-- INSTRUCTIONS TO FOLLOW --
Transcribe every entry below word for word, but skip the pictures.

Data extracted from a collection
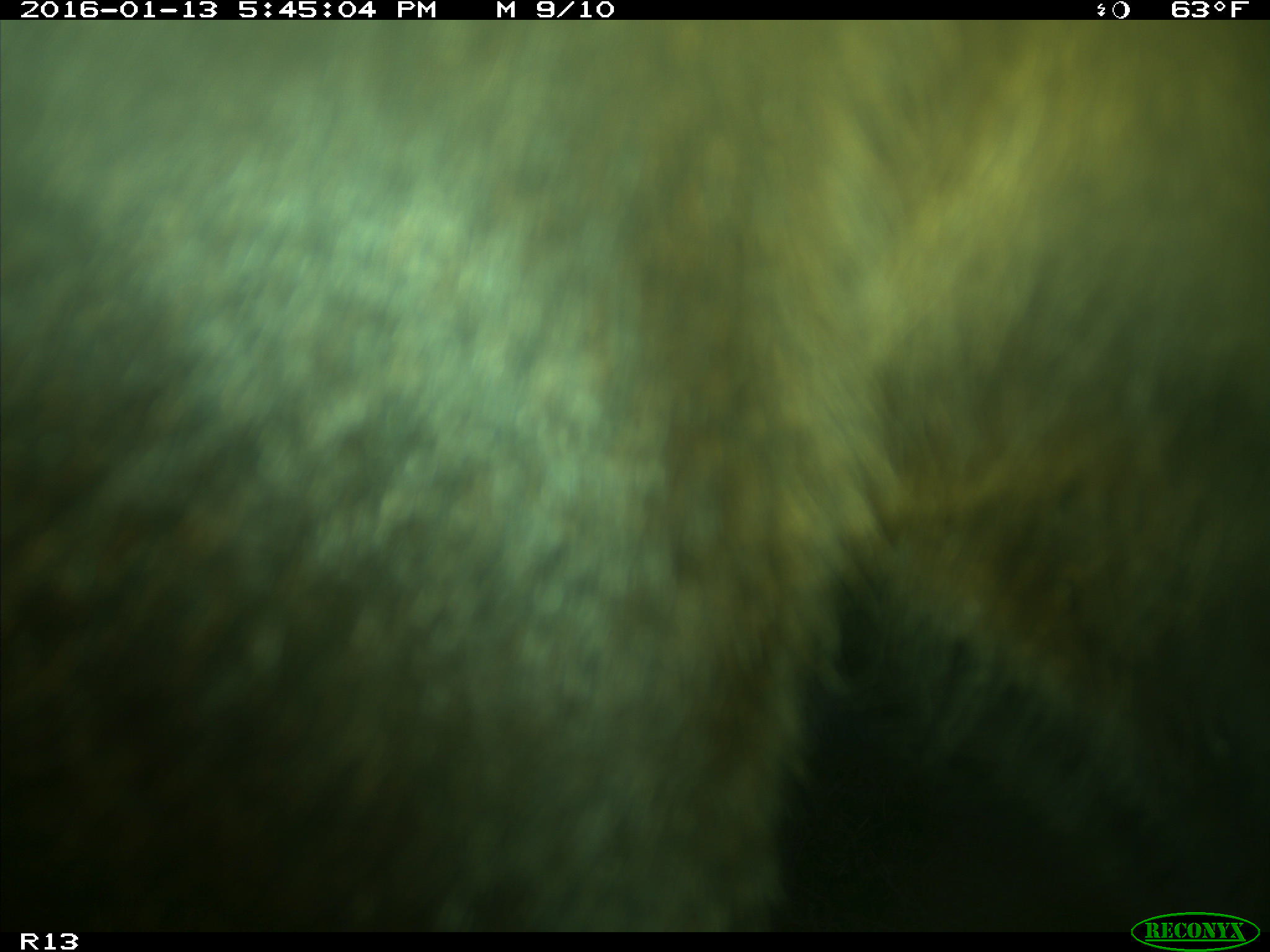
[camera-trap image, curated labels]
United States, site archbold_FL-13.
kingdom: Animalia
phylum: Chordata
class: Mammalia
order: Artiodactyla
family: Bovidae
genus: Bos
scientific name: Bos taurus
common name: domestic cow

-- TASK RESPONSE --
[camera-trap image, curated labels]
United States, site archbold_FL-13.
kingdom: Animalia
phylum: Chordata
class: Mammalia
order: Artiodactyla
family: Bovidae
genus: Bos
scientific name: Bos taurus
common name: domestic cow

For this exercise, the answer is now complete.